• _TEXT PROVIDED_
______
Thus, an important part of our strategy is to promote the growth of the pool
industry through our extensive advertising and promotional programs that attempt
to raise consumer awareness regarding the benefits and affordability of pool
ownership, the ease of pool maintenance and the many ways in which a pool may be
enjoyed beyond swimming. These programs include media advertising, website
development such as www.swimmingpool.com™
and public relations campaigns. We believe these programs benefit the entire
supply chain from our suppliers to our customers.
We also
promote the growth of our customers’ businesses through comprehensive support
programs that offer promotional tools and marketing support to help generate
increased sales for our customers. Our programs include such features as
personalized websites, brochures, marketing campaigns and business development
training. We also provide certain retail store customers with assistance in site
selection, store layout and design and business management system
implementation. Our inability to sufficiently develop effective advertising,
marketing and promotional programs to succeed in a weakened economic environment
and an increasingly competitive marketplace, in which we (and our entire supply
chain) also compete with other luxury product alternatives, could have a
material adverse effect on our business.
______
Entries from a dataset
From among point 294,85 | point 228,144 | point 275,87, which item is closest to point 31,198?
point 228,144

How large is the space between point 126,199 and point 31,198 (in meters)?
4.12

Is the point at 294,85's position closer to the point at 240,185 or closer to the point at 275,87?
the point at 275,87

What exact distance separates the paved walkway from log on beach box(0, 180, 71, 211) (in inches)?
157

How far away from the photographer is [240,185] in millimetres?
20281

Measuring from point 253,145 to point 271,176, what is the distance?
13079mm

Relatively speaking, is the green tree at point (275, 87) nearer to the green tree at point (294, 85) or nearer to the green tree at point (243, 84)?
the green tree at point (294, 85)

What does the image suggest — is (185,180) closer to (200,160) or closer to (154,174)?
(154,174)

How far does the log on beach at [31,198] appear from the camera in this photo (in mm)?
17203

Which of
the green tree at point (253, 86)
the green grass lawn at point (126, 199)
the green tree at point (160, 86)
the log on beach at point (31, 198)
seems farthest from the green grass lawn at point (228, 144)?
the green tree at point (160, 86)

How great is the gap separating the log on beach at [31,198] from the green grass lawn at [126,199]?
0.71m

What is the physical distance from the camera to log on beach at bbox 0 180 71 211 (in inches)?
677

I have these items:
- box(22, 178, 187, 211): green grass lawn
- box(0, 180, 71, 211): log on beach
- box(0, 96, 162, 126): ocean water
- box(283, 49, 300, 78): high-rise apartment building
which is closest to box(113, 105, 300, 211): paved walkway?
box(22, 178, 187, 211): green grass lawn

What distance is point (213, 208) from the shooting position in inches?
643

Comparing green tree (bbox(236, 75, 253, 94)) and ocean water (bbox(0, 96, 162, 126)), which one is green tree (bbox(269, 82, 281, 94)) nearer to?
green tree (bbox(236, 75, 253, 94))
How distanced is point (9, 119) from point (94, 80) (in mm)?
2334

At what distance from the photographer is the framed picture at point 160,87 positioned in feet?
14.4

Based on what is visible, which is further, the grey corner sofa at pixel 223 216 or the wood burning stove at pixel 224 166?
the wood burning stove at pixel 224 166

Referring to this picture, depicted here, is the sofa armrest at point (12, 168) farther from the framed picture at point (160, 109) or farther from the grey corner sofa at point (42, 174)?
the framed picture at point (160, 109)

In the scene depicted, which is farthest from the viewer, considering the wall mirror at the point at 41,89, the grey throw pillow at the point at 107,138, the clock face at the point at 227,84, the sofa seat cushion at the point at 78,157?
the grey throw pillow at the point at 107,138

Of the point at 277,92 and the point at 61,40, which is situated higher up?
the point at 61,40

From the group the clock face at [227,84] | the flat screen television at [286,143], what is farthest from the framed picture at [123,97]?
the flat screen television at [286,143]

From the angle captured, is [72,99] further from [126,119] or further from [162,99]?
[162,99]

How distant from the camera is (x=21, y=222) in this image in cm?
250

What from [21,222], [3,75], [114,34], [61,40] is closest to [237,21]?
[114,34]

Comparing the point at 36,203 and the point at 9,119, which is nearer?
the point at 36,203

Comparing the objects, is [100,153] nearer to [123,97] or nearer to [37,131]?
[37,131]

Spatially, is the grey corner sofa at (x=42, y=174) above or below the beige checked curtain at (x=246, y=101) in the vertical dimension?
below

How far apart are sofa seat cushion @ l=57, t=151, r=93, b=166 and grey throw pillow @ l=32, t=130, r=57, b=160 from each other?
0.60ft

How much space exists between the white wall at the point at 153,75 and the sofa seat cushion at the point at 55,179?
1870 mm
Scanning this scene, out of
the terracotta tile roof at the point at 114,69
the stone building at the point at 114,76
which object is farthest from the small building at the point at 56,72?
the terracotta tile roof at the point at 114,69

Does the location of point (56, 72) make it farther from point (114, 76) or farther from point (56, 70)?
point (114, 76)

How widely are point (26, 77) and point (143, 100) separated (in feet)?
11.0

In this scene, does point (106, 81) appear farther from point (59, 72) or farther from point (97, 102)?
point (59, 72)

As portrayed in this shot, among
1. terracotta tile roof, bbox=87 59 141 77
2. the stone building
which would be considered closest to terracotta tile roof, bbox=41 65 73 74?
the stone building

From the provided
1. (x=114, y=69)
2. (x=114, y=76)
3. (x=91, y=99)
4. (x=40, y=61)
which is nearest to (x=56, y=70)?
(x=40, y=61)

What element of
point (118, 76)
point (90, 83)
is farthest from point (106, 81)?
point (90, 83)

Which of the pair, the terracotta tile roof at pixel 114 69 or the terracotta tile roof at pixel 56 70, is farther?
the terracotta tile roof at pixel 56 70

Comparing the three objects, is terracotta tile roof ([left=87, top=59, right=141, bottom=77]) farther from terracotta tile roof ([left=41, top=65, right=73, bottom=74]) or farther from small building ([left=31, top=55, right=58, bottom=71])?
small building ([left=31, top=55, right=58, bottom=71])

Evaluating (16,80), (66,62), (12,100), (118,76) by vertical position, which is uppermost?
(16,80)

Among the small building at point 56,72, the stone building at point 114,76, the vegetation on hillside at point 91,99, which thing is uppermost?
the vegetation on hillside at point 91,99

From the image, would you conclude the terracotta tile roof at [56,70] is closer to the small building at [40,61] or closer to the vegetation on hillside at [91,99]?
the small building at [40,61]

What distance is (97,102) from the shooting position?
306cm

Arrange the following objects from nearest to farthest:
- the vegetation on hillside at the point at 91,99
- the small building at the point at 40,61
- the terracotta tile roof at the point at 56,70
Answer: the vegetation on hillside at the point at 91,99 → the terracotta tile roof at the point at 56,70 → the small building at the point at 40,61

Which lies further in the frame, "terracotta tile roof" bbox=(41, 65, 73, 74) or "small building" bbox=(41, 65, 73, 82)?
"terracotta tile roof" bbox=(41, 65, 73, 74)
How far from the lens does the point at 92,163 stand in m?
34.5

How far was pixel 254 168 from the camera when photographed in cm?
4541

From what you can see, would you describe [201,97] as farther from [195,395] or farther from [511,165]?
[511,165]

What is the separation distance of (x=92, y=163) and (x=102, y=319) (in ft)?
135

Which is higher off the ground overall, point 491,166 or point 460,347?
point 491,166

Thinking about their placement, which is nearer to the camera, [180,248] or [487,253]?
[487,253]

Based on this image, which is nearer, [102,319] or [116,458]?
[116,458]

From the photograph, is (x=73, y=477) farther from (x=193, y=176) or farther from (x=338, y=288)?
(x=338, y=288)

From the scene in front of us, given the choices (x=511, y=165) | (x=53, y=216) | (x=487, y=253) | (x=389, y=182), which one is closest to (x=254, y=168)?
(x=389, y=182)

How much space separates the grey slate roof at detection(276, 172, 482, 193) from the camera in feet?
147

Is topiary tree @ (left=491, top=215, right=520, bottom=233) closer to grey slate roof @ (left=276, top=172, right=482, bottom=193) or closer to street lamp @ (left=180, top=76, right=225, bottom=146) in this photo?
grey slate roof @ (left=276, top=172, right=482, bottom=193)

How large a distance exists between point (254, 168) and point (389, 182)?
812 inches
______
• _STATED PROBLEM_
In one to three sentences, explain why the company offers support programs to its customers, according to the pool industry passage. The entries play no role here.

• _ANSWER TO THE TASK_
The company offers these programs to promote the growth of its customers' businesses. They provide promotional tools and marketing support, such as personalized websites, brochures, marketing campaigns and business development training, to help generate increased sales for those customers.